» **WHAT NEEDS TO BE DONE**
Scan the data below and pick out the lines containing the word "mounting".

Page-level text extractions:
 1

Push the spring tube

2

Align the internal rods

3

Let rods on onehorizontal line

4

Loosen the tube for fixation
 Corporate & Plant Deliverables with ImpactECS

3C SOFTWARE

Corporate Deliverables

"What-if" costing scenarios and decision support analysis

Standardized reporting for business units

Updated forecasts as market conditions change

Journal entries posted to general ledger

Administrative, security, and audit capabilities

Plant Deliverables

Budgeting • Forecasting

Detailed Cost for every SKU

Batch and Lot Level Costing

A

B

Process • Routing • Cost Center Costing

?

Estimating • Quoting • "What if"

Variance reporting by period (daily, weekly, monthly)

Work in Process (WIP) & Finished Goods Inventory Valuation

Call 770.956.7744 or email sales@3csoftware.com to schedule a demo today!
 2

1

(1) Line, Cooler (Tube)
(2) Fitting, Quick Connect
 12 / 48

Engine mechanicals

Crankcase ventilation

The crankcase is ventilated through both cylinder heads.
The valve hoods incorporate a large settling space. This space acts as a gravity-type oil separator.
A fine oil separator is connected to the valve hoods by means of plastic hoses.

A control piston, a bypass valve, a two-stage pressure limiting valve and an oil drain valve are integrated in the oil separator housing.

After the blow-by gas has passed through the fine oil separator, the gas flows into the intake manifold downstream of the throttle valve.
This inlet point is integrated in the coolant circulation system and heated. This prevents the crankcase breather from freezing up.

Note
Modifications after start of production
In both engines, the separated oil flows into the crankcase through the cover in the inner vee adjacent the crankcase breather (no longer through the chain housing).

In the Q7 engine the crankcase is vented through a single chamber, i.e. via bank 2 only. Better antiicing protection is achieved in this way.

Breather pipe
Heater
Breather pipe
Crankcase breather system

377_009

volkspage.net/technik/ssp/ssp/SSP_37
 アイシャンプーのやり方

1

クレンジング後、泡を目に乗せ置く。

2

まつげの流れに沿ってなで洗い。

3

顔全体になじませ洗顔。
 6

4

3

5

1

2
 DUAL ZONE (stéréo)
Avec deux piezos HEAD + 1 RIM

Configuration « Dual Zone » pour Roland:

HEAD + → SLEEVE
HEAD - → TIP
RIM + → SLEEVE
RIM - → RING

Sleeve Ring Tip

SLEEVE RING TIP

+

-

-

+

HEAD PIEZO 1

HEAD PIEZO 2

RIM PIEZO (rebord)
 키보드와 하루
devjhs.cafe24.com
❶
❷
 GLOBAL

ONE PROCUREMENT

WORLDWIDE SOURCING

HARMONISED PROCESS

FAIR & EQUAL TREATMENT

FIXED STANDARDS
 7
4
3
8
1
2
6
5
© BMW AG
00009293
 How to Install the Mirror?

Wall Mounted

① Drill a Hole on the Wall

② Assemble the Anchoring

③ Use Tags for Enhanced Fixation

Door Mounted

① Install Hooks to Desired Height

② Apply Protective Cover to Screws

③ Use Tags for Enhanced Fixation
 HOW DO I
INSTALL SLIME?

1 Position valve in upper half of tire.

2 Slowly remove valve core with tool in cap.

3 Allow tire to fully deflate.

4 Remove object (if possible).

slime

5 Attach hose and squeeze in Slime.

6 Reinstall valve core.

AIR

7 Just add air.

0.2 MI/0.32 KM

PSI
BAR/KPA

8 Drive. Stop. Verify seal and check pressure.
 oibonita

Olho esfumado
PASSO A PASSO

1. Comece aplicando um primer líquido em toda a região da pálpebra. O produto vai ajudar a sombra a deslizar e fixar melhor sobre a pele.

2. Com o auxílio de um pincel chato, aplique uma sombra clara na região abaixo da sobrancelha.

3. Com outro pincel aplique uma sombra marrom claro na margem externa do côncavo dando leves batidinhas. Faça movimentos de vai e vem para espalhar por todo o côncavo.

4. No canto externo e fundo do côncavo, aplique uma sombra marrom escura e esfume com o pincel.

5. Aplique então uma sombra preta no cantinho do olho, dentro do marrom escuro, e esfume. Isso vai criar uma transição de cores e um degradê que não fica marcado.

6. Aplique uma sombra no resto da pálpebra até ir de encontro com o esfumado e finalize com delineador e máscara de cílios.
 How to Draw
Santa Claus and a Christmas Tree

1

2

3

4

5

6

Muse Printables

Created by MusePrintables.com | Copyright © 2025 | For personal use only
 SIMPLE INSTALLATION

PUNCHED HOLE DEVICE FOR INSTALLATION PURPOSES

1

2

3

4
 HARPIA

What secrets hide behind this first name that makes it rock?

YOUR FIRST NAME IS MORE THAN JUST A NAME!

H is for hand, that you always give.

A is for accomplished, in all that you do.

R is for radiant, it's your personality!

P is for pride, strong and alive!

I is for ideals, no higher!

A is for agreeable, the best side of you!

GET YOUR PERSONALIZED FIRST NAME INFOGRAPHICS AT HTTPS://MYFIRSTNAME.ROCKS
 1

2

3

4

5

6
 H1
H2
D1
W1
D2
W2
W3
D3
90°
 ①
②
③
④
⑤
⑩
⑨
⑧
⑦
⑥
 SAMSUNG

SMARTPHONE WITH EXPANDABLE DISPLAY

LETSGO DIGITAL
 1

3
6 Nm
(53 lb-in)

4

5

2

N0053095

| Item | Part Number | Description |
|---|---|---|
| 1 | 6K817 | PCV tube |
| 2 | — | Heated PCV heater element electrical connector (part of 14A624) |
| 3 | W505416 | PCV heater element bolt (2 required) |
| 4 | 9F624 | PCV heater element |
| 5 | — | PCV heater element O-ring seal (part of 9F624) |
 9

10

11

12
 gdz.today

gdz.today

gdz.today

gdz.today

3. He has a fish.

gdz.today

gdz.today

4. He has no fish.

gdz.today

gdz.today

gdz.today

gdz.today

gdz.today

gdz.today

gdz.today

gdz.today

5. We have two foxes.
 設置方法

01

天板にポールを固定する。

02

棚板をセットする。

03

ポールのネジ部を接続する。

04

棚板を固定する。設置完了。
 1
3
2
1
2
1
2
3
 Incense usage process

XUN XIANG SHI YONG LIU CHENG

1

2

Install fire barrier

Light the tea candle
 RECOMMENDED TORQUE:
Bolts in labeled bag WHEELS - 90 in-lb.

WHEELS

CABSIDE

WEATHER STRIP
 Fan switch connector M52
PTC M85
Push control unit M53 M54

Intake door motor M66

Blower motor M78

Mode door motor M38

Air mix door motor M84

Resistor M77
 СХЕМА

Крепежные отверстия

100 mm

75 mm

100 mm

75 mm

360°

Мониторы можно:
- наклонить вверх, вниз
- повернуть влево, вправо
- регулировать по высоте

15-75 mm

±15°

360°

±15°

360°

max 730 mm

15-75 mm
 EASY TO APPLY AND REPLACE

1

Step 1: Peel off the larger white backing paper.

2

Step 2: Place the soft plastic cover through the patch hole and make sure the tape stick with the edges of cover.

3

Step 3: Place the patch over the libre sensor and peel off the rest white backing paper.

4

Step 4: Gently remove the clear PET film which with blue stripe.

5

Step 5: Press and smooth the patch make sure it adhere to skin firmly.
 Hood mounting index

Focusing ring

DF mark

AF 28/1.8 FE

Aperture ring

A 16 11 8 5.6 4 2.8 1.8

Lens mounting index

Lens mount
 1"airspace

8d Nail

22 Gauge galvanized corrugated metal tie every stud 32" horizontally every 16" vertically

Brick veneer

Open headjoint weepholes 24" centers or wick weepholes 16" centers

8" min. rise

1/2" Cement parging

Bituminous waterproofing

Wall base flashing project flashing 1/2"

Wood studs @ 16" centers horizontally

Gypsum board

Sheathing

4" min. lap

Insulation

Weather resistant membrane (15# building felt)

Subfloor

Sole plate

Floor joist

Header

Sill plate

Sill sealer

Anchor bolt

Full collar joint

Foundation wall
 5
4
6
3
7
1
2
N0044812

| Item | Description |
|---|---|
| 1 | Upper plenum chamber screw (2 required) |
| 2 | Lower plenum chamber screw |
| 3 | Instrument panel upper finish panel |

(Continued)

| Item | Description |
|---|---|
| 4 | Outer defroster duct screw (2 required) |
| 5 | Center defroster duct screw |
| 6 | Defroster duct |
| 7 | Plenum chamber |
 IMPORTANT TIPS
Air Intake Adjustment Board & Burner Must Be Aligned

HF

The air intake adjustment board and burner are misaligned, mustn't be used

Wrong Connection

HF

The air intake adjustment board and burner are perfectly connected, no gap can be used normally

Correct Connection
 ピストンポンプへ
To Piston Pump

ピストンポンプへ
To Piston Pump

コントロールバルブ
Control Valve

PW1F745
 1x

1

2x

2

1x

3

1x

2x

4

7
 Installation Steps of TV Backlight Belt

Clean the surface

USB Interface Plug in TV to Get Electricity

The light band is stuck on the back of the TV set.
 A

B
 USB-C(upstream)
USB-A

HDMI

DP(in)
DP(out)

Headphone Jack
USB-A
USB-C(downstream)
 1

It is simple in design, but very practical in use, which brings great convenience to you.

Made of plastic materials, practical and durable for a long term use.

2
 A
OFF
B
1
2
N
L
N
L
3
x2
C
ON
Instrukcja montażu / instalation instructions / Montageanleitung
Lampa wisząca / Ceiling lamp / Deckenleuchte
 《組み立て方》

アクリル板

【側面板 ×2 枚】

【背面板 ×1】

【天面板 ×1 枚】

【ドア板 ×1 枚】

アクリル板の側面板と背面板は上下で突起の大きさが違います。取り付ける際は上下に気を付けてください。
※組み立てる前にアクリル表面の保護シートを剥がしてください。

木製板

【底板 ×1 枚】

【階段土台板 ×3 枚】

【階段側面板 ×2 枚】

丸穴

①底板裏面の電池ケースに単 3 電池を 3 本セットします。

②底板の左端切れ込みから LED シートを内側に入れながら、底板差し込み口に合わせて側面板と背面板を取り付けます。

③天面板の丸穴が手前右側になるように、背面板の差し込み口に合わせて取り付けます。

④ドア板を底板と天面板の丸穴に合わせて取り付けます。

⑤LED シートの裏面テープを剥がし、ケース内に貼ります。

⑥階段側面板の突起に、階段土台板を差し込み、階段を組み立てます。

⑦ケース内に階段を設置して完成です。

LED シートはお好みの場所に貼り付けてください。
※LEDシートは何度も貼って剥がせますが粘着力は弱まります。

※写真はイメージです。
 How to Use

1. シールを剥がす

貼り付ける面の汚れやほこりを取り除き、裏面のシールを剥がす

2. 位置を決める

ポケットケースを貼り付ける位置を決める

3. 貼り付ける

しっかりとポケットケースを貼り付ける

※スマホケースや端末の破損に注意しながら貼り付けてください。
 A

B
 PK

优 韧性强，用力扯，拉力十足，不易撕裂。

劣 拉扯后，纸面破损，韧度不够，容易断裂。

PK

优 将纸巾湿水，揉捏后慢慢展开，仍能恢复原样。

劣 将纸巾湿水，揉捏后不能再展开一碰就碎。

» **WRITTEN RESPONSE**
 Hood mounting index
Lens mounting index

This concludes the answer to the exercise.